Tapi Ev tersenyum. "Ini aneh, bukan?" Dia bertanya. Evredy berdiri, berjalan ke pabrik di sebelah Zulian. "Kupikir kalian mungkin ingin sesuatu yang bagus untuk mendekorasi tempat ini, tapi sepertinya kalian sudah melakukannya dengan cukup baik. AKu suka peta berbingkai itu."

"Kami telah melakukan yang terbaik untuk menjadikannya rumah," kataku.

Zulian menatapku dengan pandangan skeptis. "Ayah, kamu melakukan semua ini hari ini," katanya. "Hanya karena dia akan datang."

Astaga, anakku terkadang blak-blakan seperti Evredy, dan itu akan membuatku mengalami aneurisma. "Tidak semuanya," kataku.

"Hari ini adalah pertama kalinya kamu tidak hanya berolahraga lalu berbaring di sofa sepanjang hari dan memesan makanan Cina, sebenarnya—"

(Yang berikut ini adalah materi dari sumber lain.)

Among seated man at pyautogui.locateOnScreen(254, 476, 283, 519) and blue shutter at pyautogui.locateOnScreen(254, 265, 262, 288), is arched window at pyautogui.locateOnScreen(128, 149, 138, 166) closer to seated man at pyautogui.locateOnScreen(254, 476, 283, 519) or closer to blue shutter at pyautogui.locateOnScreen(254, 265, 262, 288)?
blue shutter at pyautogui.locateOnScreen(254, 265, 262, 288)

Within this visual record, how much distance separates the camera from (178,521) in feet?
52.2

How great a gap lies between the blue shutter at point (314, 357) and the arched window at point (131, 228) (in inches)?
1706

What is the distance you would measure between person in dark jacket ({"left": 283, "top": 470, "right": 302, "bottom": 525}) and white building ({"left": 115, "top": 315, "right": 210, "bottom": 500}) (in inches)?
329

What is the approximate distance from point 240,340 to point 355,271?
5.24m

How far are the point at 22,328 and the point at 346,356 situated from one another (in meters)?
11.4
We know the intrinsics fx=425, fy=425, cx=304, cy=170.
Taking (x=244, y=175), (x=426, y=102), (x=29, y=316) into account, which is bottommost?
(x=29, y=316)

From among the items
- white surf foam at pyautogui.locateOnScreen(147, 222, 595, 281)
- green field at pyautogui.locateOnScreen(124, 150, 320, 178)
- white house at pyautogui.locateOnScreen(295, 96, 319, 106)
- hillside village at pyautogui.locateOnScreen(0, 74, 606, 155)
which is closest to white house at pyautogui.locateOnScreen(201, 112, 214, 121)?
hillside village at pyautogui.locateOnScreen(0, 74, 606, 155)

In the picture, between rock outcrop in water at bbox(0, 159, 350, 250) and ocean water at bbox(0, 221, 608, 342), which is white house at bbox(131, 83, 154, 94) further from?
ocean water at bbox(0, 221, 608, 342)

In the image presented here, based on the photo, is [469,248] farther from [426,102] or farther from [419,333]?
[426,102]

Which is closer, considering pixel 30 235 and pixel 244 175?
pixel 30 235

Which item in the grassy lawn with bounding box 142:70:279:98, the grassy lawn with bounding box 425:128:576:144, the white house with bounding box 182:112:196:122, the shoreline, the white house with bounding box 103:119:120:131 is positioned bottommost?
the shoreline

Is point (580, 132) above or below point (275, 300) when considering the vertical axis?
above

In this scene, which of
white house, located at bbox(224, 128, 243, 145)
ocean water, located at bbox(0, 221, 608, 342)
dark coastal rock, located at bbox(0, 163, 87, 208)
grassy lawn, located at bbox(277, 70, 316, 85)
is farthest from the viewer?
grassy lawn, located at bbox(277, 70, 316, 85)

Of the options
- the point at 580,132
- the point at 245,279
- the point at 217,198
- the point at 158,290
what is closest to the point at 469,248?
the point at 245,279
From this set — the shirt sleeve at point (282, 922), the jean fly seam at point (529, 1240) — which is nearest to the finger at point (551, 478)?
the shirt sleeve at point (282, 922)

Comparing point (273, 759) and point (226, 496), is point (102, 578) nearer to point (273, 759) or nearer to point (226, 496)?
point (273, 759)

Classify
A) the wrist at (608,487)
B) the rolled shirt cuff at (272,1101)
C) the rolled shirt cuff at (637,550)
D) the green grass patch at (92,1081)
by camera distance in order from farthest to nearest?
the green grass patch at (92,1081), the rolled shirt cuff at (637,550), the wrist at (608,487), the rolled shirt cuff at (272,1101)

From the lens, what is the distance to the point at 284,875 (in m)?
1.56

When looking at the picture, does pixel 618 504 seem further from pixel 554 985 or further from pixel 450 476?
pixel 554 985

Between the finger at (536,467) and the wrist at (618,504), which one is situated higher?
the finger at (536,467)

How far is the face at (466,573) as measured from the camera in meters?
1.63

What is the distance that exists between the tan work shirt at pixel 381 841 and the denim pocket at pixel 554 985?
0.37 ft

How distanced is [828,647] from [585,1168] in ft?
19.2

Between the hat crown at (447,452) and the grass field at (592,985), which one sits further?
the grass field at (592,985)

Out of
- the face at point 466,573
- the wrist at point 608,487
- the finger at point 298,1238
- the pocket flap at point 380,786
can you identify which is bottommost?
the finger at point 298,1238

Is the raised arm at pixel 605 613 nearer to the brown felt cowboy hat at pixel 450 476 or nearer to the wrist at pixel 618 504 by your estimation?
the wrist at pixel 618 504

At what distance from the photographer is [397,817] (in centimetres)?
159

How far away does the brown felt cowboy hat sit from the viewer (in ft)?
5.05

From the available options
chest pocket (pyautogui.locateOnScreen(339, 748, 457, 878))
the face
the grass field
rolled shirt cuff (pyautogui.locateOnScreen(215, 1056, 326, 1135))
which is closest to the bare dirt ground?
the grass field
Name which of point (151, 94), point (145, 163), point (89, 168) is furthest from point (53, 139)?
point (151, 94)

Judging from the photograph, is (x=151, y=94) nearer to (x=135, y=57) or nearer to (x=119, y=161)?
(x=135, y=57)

"Baiklah, baiklah, itu sudah cukup," kataku, berjalan ke Zulian dan memberinya pelukan erat. Aku mengacak-acak rambutnya yang basah, lalu membebaskannya. "Pergi bermain Fortnite atau sesuatu di kamarmu. Aku perlu membicarakan banyak hal dengan Evredy."

"Ya Tuhan, AKu tidak bermain Fortnite lagi," katanya.

"Salahku."

"Pasti Apex Legends, kan?" Evredy bertanya.

Mereka mungkin juga berbicara dalam bahasa yang berbeda.

Mata Zulian berbinar. "AKu terkadang bermain Apex," katanya. "Favorit baru AKu adalah simulator terbang ini. Aku seharusnya masuk hari ini untuk sebuah pencapaian—sial, aku harus pergi—"

Evredy tertawa. "Lanjutkan."

"Senang bertemu denganmu Tuan Bailey!" Zulian memanggil kembali saat dia berlari kembali ke lorong.